La sanidad es uno de los retos acuícolas que levanta más pasiones. Por muchas
razones, pero principalmente por la extraordinaria importancia económica que
tiene en la actividad.


1.  
La gestión sanitaria personalizada es la clave. Una salud a medida
sustentada en tres principios: racionalidad, proactividad y sinergia.
2.  
Los sistemas productivos son complejos, variados y cambiantes. La
evaluación de riesgos debe adaptarse a estas circunstancias. Deben evolucionar,
incluso, las compañías aseguradoras.
3.  
La sistemática de los procesos, protocolos y productos es el eje
de una bioseguridad inteligente, que debe incorporar acciones imaginativas y
audaces. Falta agilidad.
4.  
La monitorización de la calidad y la salud es la clave de los
planes de gestión integrados, pero deben ir acompañados de un diagnóstico
precoz y preciso.
5.  
Nos olvidamos con excesiva facilidad de la resiliencia de los
animales, tanto propia (genética) que es posible adquirir mediante líneas
específicas y adaptadas, como la adquirida a través de una nutrición enfocada a
la salud.
6.  
Sin la optimización de la protocolización terapéutica, no seremos
capaces de avanzar. Se impone el control de las variables clínicas de los
diversos grupos de animales, la metafilaxia.
7.  
No podemos olvidarnos de la interconexión con la salud humana y el
medio ambiente, “the one health” no es una corriente, es el concepto que engloba
la máxima sostenible de una actividad respetuosa.
8.  
Hay que buscar sinergias potenciadoras.
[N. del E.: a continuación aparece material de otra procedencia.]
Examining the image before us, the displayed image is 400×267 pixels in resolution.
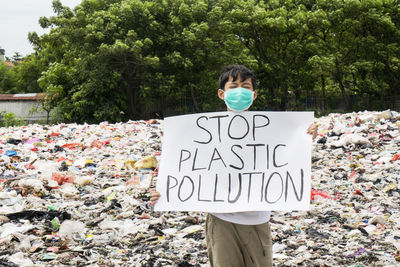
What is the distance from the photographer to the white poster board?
70.3 inches

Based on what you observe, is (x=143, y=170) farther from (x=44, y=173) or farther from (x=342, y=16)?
(x=342, y=16)

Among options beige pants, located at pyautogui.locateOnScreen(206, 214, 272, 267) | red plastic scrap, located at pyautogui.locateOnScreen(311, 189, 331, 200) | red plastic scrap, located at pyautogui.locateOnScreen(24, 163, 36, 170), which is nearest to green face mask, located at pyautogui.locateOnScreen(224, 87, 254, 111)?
beige pants, located at pyautogui.locateOnScreen(206, 214, 272, 267)

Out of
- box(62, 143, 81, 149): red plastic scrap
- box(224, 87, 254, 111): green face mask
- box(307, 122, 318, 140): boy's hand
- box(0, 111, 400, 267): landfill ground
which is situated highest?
box(62, 143, 81, 149): red plastic scrap

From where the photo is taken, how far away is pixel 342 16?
16266 millimetres

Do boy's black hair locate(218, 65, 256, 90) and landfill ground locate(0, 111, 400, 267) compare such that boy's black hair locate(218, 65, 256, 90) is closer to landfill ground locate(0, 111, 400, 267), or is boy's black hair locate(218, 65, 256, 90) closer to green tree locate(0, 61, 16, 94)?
landfill ground locate(0, 111, 400, 267)

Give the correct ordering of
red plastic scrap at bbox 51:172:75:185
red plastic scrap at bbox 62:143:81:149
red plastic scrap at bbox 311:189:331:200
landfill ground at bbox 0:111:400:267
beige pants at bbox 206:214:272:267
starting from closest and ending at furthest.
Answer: beige pants at bbox 206:214:272:267 → landfill ground at bbox 0:111:400:267 → red plastic scrap at bbox 311:189:331:200 → red plastic scrap at bbox 51:172:75:185 → red plastic scrap at bbox 62:143:81:149

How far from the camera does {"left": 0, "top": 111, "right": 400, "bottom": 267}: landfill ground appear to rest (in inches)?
121

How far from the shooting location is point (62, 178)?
4.73 metres

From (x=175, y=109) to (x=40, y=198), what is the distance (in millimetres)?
12214

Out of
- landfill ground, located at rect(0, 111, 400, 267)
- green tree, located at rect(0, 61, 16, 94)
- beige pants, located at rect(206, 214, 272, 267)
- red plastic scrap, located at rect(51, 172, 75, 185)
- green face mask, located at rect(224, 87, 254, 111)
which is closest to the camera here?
beige pants, located at rect(206, 214, 272, 267)

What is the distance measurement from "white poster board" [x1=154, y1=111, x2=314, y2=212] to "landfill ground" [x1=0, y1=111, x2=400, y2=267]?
1.31 m

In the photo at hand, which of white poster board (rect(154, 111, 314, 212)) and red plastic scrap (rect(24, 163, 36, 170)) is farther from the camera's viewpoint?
red plastic scrap (rect(24, 163, 36, 170))

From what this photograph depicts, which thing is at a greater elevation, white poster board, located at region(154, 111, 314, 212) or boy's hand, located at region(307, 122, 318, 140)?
boy's hand, located at region(307, 122, 318, 140)

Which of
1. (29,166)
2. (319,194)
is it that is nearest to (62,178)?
(29,166)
No basta con planificar,
hay que hacer.
9.  
La bioseguridad es un seguro de cambio para las empresas acuícolas
y deben apoyarse en las aplicaciones inteligentes que apoyan y ayudan en la
toma de decisiones.
10.               
Hay que asumir responsabilidades. Del error se aprende y de la
ocultación y la negación del error se muere.


Para Sito Padrós, la clave de la sanidad acuícola mediterránea
está en la forma en la que aceptamos el pecado. Si fuéramos luteranos…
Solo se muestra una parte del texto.